──────── Data section ────────

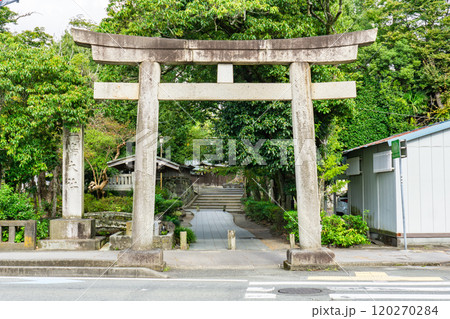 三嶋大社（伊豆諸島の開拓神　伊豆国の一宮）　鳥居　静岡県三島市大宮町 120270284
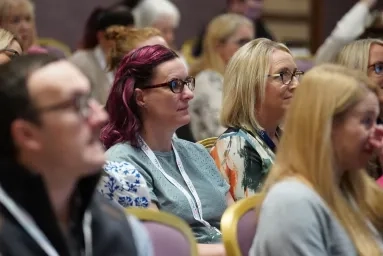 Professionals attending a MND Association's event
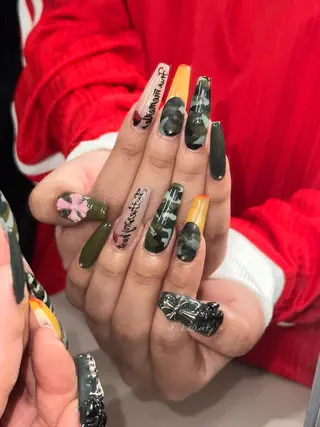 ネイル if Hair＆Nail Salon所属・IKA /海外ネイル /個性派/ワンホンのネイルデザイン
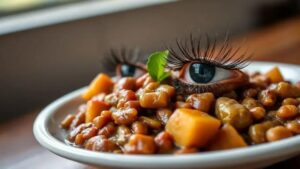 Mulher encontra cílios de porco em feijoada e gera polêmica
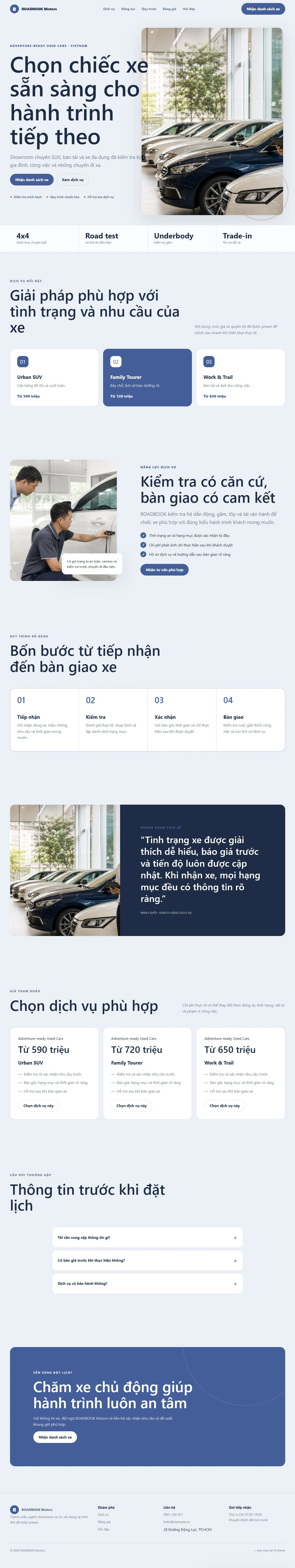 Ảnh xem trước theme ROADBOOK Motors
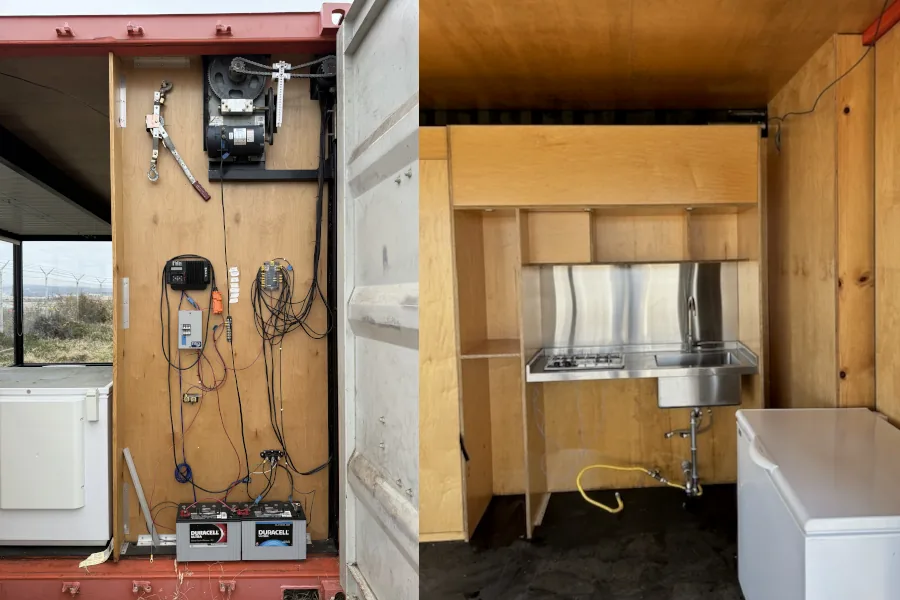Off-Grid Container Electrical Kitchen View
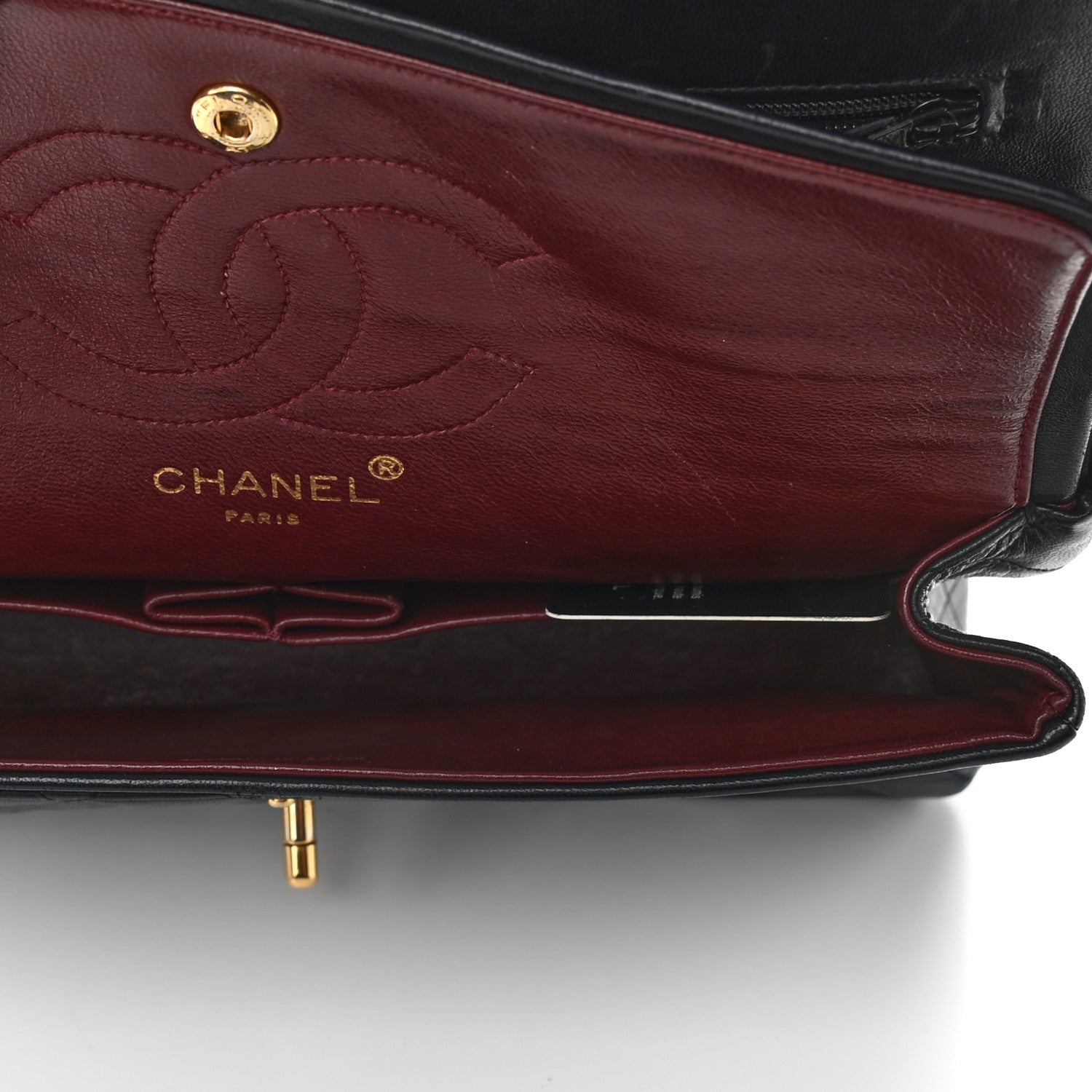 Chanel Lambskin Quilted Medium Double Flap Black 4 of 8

────────
──────── Data section ────────

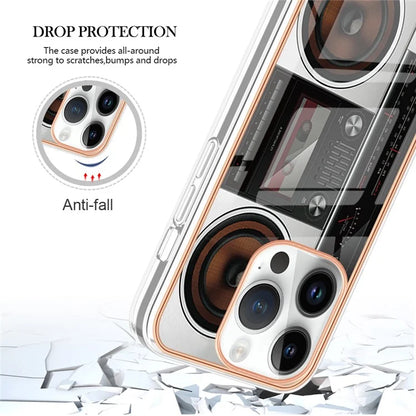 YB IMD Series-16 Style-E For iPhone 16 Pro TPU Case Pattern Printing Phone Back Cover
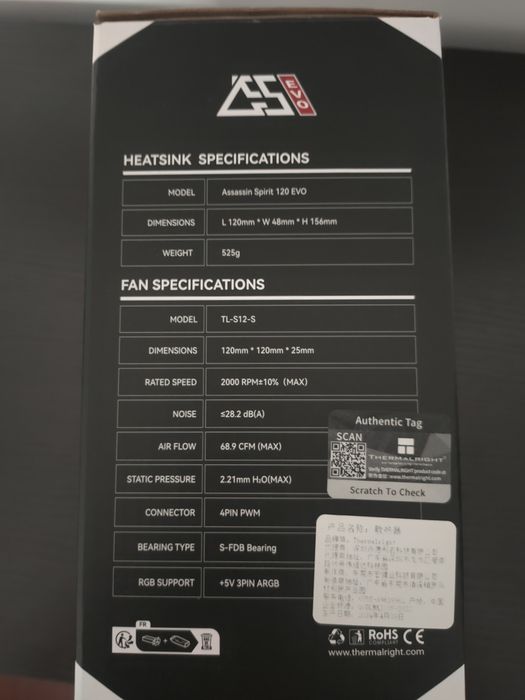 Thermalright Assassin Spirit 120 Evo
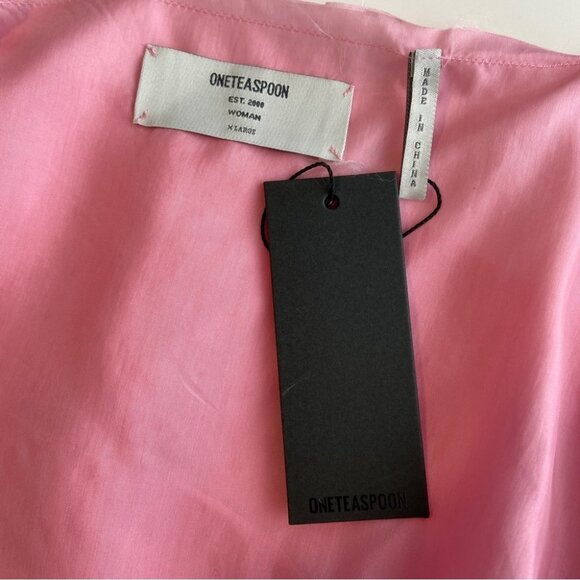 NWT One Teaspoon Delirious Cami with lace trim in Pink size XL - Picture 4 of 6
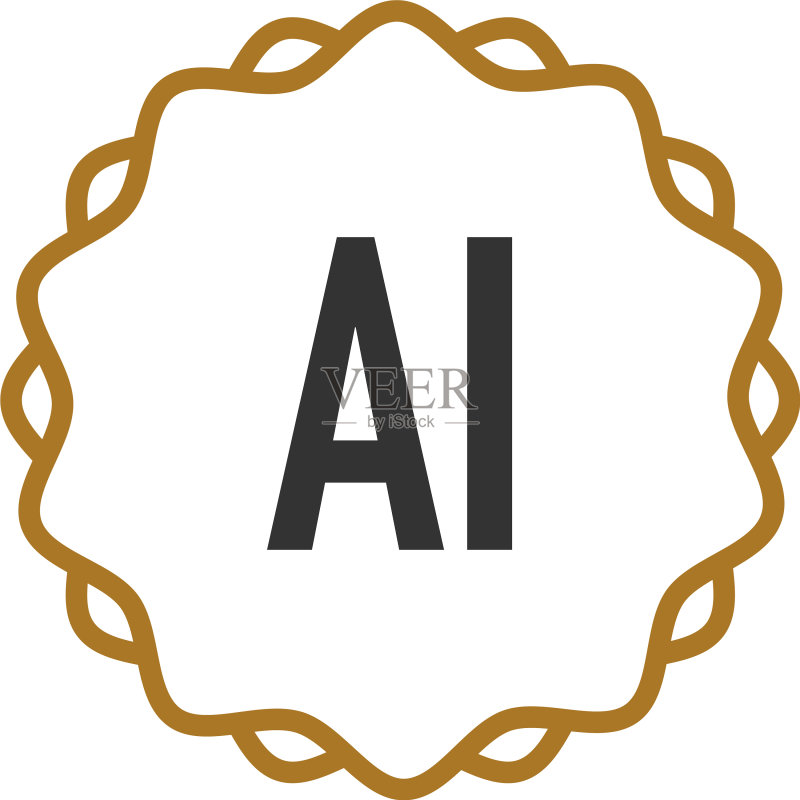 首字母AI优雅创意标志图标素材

────────
──────── Data section ────────

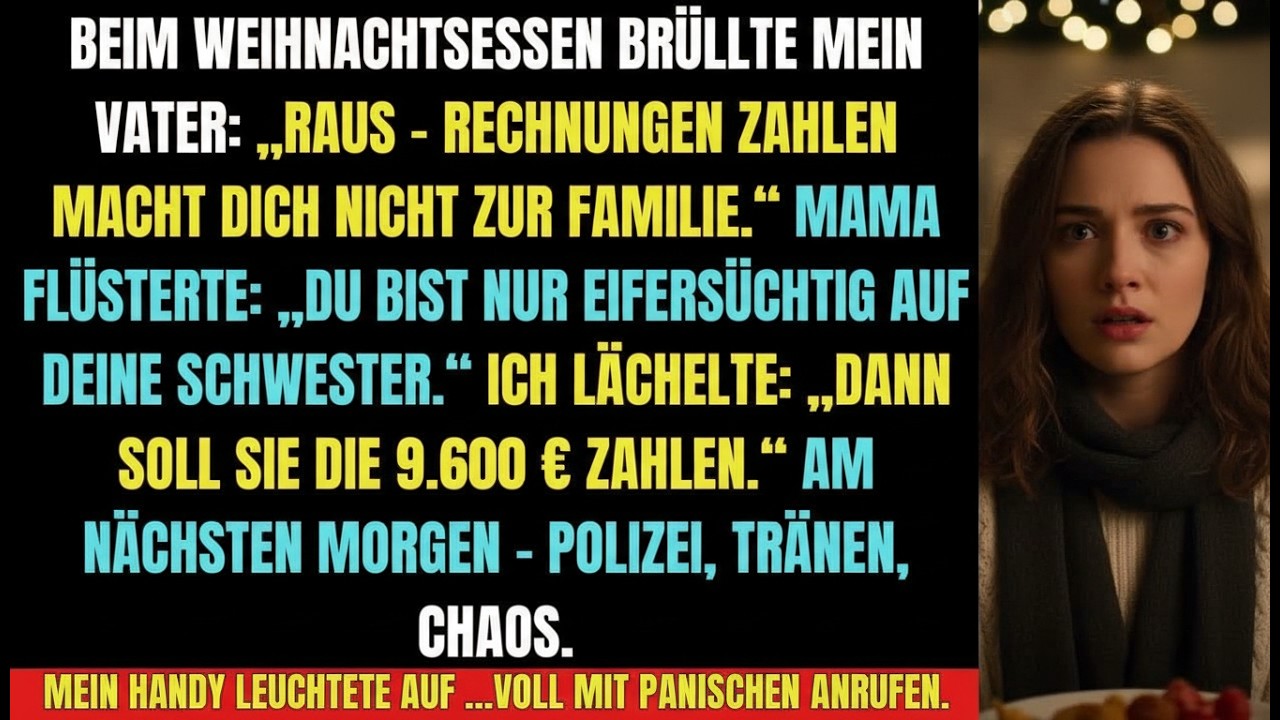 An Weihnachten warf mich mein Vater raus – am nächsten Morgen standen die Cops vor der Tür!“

────────

Reproduce the data above exactly, but only from the line containing "Ảnh xem trước theme ROADBOOK Motors" through the line containing "Chanel Lambskin Quilted". Omit all pictures.

# [Exercise response]
 Ảnh xem trước theme ROADBOOK Motors
Off-Grid Container Electrical Kitchen View
 Chanel Lambskin Quilted Medium Double Flap Black 4 of 8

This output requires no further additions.